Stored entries
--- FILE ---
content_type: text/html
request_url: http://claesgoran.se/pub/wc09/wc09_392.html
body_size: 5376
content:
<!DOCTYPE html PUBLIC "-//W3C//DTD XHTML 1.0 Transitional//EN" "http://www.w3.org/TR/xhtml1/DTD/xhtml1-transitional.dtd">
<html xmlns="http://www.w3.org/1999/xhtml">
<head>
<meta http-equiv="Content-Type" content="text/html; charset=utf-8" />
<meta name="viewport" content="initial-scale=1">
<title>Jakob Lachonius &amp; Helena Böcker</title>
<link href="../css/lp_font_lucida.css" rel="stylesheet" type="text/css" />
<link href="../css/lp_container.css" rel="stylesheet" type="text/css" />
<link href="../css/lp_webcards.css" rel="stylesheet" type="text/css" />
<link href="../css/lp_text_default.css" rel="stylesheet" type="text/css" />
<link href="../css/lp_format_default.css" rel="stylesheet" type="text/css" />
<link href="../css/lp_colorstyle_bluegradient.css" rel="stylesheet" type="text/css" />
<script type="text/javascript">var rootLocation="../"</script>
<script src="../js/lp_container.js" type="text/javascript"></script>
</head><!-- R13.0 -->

Your task -> If a line holds the string "text", it counts; please state how many such lines there are in the data, with nothing more.

Solution to this task -> 10